She interrupted his words as she flung the iron ball at him with the force of a typhoon. 

It was close to a miracle that he’d managed to bend his body to the left in time. It was perhaps fortunate that Subaru’s knees were a little wobbly, having not yet recovered from the earlier hard landing. 

The spikes of the iron ball grazed his right shoulder as it passed. The anguish clawing out his flesh sent his brain into hysteria. 

Biting down to hold back a pain-filled shout, Subaru advanced at an angle. 

“That hurt, damn it!” 

Subaru turned his gouged shoulder before sidestepping the chain as it lashed downward. A moment later, the chain violently slammed into the spot where Subaru had just been, leaving a snakelike trail on the ground. 

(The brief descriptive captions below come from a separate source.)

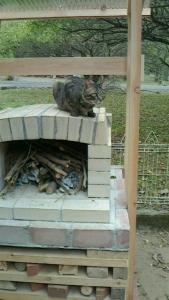 石釜にうちの猫20151029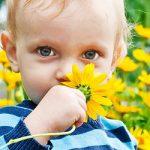 Повышение температуры тела при аллергической реакции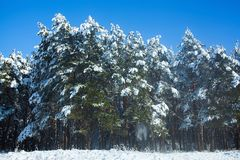 A beautiful snow-covered landscape of spruce forest in winter. Stock Image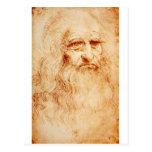 Auto-Retrato de Leonardo da Vinci cerca de 1510-15 Cartões Postais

If Subaru had been any slower in dodging, his back would have borne an identical mark. 

He shuddered, imagining his flesh rending as he looked at Rem. But Rem looked no different from before. Her eyes were steeped in enmity without having regained their sanity. 

“Horned form isn’t the problem; it’s whether or not you can control it…” 

That was Subaru’s guess based on Rem’s current demeanor. 

If that was the case, the issue was how to restore her sanity. She’d been in a frenzied state the night before, too, but her mind had been more Rem than mad demon in the moments before he’d blacked out. 

Perhaps the sight of Subaru gravely injured before her eyes would be enough of a shock to snap her back to lucidity. 

“Maybe I should try getting hit by the iron ball once? Wait, I’ll be mincemeat then…” 

Repeating the conditions from the night before would surely bring Rem around, but by then Subaru would be dog food. 

“—” 

Ram might have understood the situation, but the girl in his arms was a long way from conscious; he’d been trying to shake her awake, but that was probably going to take some time. 

Time that Rem and the demon beasts surrounding him weren’t likely to permit. 

Subaru licked a drop of sweat trickling down his cheek, using the moisture on his tongue to lubricate his lips. 

If no new option presented itself, he’d just have to try everything. 

If charging forward was the only way, then that was that. It was the Subaru way. 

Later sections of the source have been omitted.